Public key crypto is all fine and good. It's great for executables so you know who they came from (hmm, trust again..).
So why can't I have the private key to a tpm I buy or have integrated in my motherboard?
I do not think their is a way of doing this for a general purpose computer, but I remember hearing a talk about doing this with small embedded devices (like, say, the microcomputers monitoring the coolant system for your power-plant). The idea is that you send the device enough random bits to completely fill its read/write memory, then require it to send that same stream of bits back. After this, you can re-send it the actual program you want it running.
"prove that the client machine you're running on can be trusted"
Well your remote server prover, is going to need a bunch of unit tests and some kind of load testing "system" for scalability testing, so rather than piling dozens of physical clients on your desk you may as well make a client emulator that can run in a virtual image... Oh whoops. That means anyone can run the emulator until it authenticates, then hit pause and start dumping memory to see your "secret"
Basically if you can define "it" to run on a turing complete machine, "it" can be run on any other turing complete machine. You may have some interesting games to play with timing and speed but that's usually not too hard to work around if the emulator is more powerful than whats being emulated, or if the protocol is sloppily implemented (which is the norm)
> That means anyone can run the emulator until it authenticates, then hit pause and start dumping memory to see your "secret"
I would presume that "semantically-correct" emulation of a TPM-based authentication protocol would require that the VM software runs in ring 0 and uses the host's TPM for guest storage. Anything else would be emulating "something that acts like TPM, but offers none of the guarantees of TPM."
I'm just not sure how an emulated TPM would be able to figure out that it's not fulfilling its semantic function.
That seems to be the key, here: is there anything a TPM chip could investigate before saying "yep, I'm not running emulated--I can see the Real Hardware I was created for right there--so I'll let programs trust me"?
I do apologize for using "secret" in a context where it could apply to either a public key encryption scheme or to the content which is being restricted by the whole scheme.
Another issue is "tamper resistant" is just a big wrapper around a security thru obscurity design. Its not "mathematically provable" its just here's a secret number we hope doesn't show up on wikileaks.
But the TPM is just a chip on the LPC bus, right? Couldn't you do a man-in-the-middle and have the TPM think it's talking to real hardware when in reality it's talking to an emulated system?

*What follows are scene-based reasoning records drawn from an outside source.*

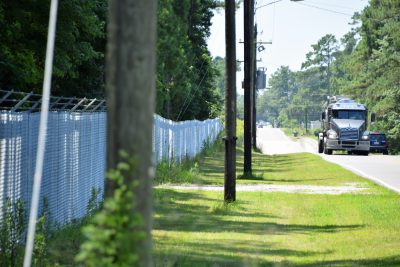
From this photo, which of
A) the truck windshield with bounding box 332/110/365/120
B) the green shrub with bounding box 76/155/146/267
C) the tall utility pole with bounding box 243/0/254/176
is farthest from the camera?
the truck windshield with bounding box 332/110/365/120

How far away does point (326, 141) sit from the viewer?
191 feet

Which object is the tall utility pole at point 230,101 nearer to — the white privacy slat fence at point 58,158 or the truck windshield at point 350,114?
the white privacy slat fence at point 58,158

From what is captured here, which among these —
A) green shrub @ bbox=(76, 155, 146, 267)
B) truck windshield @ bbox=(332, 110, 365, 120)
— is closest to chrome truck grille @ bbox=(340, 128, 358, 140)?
truck windshield @ bbox=(332, 110, 365, 120)

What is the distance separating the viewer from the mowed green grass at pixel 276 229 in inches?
541

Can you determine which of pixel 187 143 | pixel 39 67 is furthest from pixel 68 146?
pixel 187 143

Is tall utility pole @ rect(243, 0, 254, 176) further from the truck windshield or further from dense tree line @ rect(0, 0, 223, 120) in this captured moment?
the truck windshield

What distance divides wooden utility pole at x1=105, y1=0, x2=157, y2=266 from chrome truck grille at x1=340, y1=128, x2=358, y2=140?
5066cm

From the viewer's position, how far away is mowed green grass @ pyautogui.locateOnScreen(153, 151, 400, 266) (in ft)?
Answer: 45.1

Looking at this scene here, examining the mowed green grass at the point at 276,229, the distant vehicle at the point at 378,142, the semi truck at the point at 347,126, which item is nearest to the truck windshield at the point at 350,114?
the semi truck at the point at 347,126

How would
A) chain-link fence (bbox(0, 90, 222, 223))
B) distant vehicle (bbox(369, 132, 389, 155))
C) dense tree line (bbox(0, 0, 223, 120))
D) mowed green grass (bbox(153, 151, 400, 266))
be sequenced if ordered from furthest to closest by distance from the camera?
distant vehicle (bbox(369, 132, 389, 155)) → dense tree line (bbox(0, 0, 223, 120)) → mowed green grass (bbox(153, 151, 400, 266)) → chain-link fence (bbox(0, 90, 222, 223))

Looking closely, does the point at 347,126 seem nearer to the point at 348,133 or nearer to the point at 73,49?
the point at 348,133

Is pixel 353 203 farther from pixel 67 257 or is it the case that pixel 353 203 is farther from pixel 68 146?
pixel 67 257

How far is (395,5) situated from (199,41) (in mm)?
26811

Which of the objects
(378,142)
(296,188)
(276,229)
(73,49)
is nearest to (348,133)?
(378,142)
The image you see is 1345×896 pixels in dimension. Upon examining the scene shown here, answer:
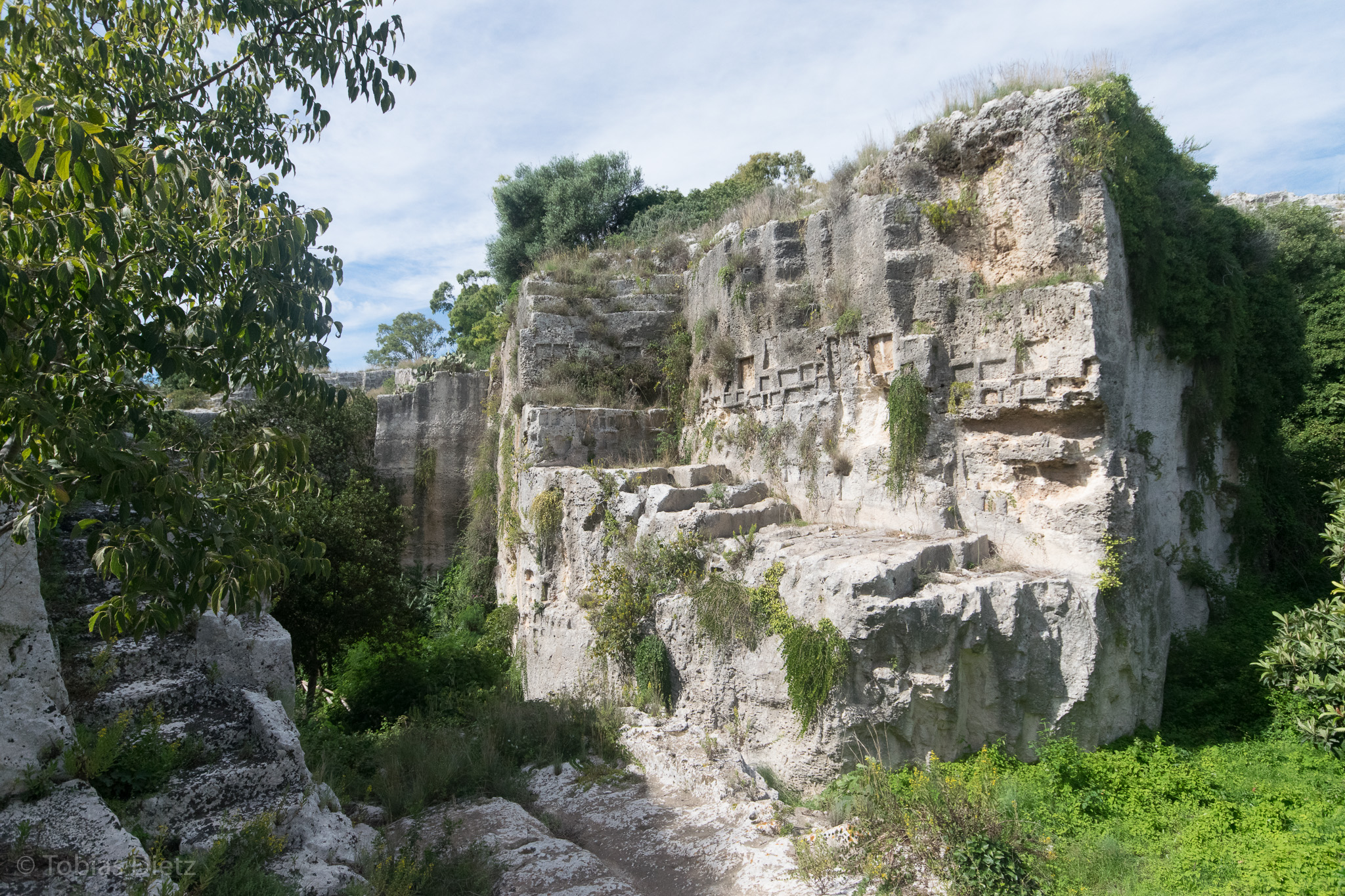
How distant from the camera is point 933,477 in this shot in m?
9.17

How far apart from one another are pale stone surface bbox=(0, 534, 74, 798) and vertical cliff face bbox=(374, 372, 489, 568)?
12855mm

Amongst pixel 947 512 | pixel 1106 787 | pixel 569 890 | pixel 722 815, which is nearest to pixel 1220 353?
pixel 947 512

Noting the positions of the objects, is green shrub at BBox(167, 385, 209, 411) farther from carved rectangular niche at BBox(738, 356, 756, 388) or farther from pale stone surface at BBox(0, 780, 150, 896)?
pale stone surface at BBox(0, 780, 150, 896)

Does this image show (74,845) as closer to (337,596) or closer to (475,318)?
(337,596)

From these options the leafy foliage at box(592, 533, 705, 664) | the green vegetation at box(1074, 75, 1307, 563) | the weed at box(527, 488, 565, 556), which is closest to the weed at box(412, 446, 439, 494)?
the weed at box(527, 488, 565, 556)

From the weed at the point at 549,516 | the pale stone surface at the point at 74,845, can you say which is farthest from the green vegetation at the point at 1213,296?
the pale stone surface at the point at 74,845

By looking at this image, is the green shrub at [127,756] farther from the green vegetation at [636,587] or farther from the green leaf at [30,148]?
the green vegetation at [636,587]

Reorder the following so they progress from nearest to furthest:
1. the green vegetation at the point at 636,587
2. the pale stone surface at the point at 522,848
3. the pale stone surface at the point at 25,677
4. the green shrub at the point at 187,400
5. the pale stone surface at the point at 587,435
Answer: the pale stone surface at the point at 25,677
the pale stone surface at the point at 522,848
the green vegetation at the point at 636,587
the pale stone surface at the point at 587,435
the green shrub at the point at 187,400

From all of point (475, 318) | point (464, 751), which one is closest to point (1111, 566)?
point (464, 751)

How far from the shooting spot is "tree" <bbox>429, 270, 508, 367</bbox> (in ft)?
76.2

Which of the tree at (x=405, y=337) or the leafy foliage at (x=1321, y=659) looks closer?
the leafy foliage at (x=1321, y=659)

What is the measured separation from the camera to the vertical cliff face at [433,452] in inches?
665

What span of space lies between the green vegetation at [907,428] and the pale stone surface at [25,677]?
8.00m

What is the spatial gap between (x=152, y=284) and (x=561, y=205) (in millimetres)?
18814
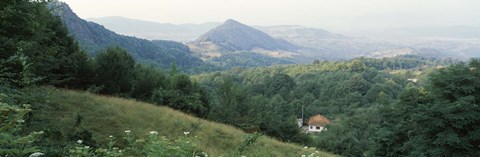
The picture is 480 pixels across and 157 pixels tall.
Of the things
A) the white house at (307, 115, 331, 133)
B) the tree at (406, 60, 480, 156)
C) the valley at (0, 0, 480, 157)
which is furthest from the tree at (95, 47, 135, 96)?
the white house at (307, 115, 331, 133)

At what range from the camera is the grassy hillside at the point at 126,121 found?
12.2m

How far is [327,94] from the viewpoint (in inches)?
4031

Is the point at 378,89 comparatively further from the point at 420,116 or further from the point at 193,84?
the point at 420,116

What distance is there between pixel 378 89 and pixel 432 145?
83.7 metres

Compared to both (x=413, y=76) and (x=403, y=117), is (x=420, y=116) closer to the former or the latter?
(x=403, y=117)

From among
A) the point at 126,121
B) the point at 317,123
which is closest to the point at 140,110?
the point at 126,121

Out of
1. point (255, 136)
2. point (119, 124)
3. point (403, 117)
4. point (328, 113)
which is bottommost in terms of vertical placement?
point (328, 113)

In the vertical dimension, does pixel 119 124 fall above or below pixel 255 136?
below

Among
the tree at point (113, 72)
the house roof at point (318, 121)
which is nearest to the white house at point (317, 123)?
the house roof at point (318, 121)

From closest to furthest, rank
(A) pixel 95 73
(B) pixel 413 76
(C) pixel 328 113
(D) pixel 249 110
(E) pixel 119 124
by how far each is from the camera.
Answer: (E) pixel 119 124 < (A) pixel 95 73 < (D) pixel 249 110 < (C) pixel 328 113 < (B) pixel 413 76

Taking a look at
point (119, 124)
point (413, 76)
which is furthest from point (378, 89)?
point (119, 124)

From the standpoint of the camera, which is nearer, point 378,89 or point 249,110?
point 249,110

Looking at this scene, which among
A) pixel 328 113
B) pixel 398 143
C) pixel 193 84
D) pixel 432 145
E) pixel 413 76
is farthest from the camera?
pixel 413 76

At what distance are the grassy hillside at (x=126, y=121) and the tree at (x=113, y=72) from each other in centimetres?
880
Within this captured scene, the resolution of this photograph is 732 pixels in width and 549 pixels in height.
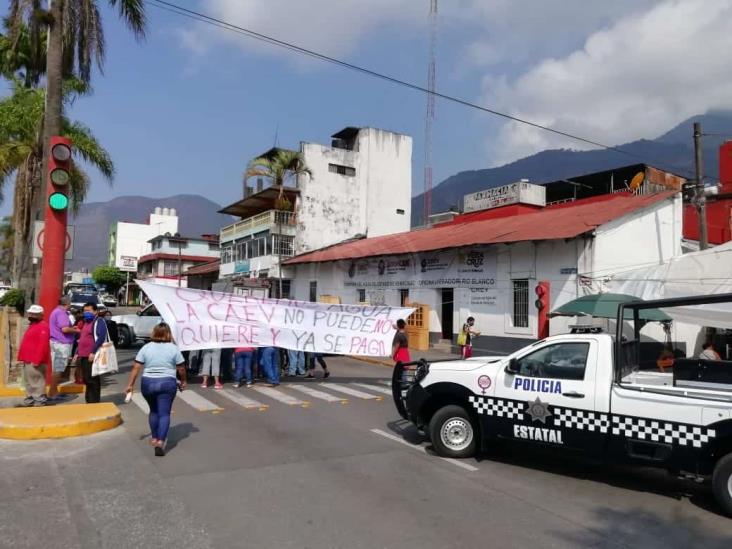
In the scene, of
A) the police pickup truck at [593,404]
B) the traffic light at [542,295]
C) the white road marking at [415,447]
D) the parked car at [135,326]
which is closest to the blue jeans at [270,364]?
the white road marking at [415,447]

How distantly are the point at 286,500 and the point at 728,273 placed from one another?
15.6 meters

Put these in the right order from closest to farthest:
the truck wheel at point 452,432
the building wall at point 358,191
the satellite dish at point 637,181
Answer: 1. the truck wheel at point 452,432
2. the satellite dish at point 637,181
3. the building wall at point 358,191

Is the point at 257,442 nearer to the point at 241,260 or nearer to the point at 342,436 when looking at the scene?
the point at 342,436

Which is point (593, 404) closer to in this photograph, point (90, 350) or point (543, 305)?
point (90, 350)

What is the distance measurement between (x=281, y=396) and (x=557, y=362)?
260 inches

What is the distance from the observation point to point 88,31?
14.4 m

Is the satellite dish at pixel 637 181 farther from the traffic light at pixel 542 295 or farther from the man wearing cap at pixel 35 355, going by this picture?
the man wearing cap at pixel 35 355

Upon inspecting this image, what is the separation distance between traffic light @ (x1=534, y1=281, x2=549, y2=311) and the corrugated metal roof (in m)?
1.70

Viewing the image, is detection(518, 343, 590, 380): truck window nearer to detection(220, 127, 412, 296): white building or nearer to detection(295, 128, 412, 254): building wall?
detection(220, 127, 412, 296): white building

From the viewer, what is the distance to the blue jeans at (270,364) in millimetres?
13367

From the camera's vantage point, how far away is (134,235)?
103250 mm

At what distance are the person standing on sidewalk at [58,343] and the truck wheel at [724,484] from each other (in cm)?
1025

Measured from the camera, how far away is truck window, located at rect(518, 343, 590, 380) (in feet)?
21.7

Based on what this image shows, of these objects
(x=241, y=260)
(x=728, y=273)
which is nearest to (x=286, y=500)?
(x=728, y=273)
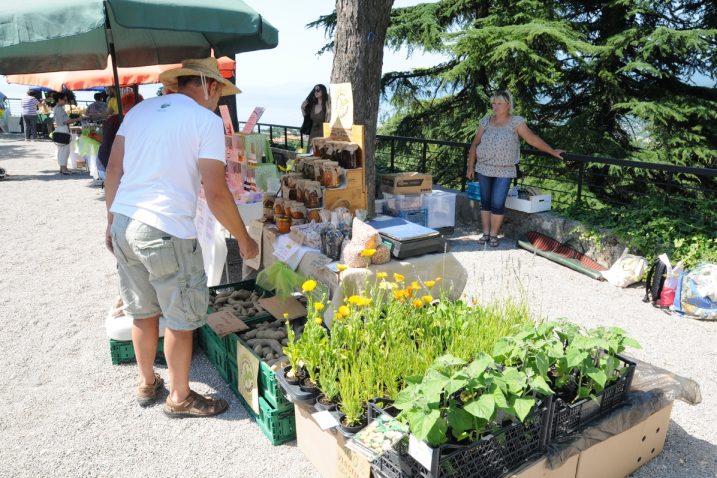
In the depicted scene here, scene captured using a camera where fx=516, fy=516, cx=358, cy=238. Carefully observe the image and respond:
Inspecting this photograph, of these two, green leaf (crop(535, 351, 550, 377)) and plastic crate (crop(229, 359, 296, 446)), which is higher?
green leaf (crop(535, 351, 550, 377))

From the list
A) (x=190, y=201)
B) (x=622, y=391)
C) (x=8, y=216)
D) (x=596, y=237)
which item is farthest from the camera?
(x=8, y=216)


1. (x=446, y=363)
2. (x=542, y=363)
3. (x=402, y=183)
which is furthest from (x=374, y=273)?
(x=402, y=183)

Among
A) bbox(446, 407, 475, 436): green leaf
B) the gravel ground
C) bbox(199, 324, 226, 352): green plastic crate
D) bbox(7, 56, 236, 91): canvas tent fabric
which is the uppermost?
bbox(7, 56, 236, 91): canvas tent fabric

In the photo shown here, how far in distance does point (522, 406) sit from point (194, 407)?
1865 mm

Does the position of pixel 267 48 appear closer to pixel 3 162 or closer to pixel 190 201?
pixel 190 201

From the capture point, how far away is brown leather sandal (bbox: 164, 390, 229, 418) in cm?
288

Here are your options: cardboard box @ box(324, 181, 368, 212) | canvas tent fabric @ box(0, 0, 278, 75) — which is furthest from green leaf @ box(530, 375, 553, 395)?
canvas tent fabric @ box(0, 0, 278, 75)

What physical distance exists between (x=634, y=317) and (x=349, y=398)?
309cm

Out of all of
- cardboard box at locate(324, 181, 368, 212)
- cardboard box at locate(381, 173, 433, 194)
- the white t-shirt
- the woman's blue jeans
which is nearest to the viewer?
the white t-shirt

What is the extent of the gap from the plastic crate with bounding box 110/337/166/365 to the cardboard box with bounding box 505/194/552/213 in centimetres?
437

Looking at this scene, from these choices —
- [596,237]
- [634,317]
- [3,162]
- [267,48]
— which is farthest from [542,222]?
[3,162]

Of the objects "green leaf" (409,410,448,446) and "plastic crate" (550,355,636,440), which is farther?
"plastic crate" (550,355,636,440)

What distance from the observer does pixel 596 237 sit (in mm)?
5379

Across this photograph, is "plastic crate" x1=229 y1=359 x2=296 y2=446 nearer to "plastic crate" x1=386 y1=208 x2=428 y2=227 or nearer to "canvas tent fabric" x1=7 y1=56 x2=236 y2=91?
"plastic crate" x1=386 y1=208 x2=428 y2=227
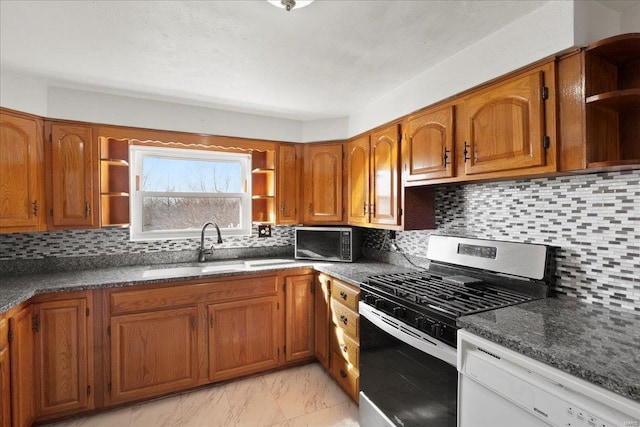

I think the idea is if TPM is enabled, the ROM bootstrap code only gives control to a signed trusted bootloader, which only gives control to a signed trusted kernel, which carefully prevents untrusted code from making requests to the TPM hardware. Like DRM, it's Game Over when the first vulnerability in this trusted code is found, though it'll continue to inconvenience legitimate users (because vendors have little incentive to ensure the machine is practically usable with TPM disabled or trusted signers according to the user).
Yeah, the "remote attestation" part of the trusted computing stuff was aiming to do that. Didn't really take off.
Nowadays people have dreamed up applications for it in server hosting, where you can talk to the DRM in your rented server and get some assurance your software running there hasn't been comproimsed.
What's your definition of trust? Trust to execute code faithfully or trust to be who you think it is? In either case, what's required is a base unit that you trust on faith. In the former case the base unit is the signed firmware and the latter case, the root CA.